HRD status prediction

CHORD

Output files
  • <group_id>/chord/
    • <tumor_dna_id>.chord.prediction.tsv: Tumor DNA sample analysis summary file.
    • <tumor_dna_id>.chord.mutation_contexts.tsv: Tumor DNA sample counts of mutation types.

CHORD predicts the HRD status of a tumor using statistical inference on the basis of relative somatic mutation counts.

Mutational signature fitting

SIGS

Output files
  • <group_id>/sigs/
    • <tumor_dna_id>.sig.allocation.tsv: Tumor DNA sample signature allocations.
    • <tumor_dna_id>.sig.snv_counts.csv: Tumor DNA sample variant counts contributing to signatures.

Sigs fits defined COSMIC trinucleotide mutational signatures to tumor sample data.

Tissue of origin prediction

CUPPA

Output files
  • <group_id>/cuppa/
    • <tumor_dna_id>.cuppa_data.tsv.gz: Tumor sample input features
    • <tumor_dna_id>.cuppa.pred_summ.tsv: Tumor sample prediction summary
    • <tumor_dna_id>.cuppa.vis_data.tsv: Tumor sample predication visualisation data
    • <tumor_dna_id>.cuppa.vis.png: Tumor sample prediction visualisation

CUPPA predicts tissue of origin for a given tumor sample using DNA and/or RNA features generated by upstream WiGiTS components.

Report generation

ORANGE

Output files
  • <group_id>/orange/
    • <tumor_dna_id>.orange.json: Aggregated report data.
    • <tumor_dna_id>.orange.pdf: Static report PDF.

ORANGE summaries and integrates key results from hmftool components into a single static PDF report.

linxreport

Output files
  • <group_id>/linx/
    • <tumor_dna_id>_linx.html: Interactive HTML report.

linxreport generates an interactive report containing LINX annotations and plots.

Pipeline information

Output files
  • pipeline_info/
    • Reports generated by Nextflow: execution_report.html, execution_timeline.html, execution_trace.txt and pipeline_dag.dot/pipeline_dag.svg.
    • Reports generated by the pipeline: pipeline_report.html, pipeline_report.txt and software_versions.yml.
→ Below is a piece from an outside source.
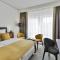 Dorint Hotel Dresden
The pipeline_report* files will only be present if the --email / --email_on_fail parameter’s are used when running the pipeline.
    • Reformatted samplesheet files used as input to the pipeline: samplesheet.valid.csv.
    • Parameters used by the pipeline run: params.json.

Nextflow provides excellent functionality for generating various reports relevant to the running and execution of the pipeline. This will allow you to troubleshoot errors with the running of the pipeline, and also provide you with other information such as launch commands, run times and resource usage.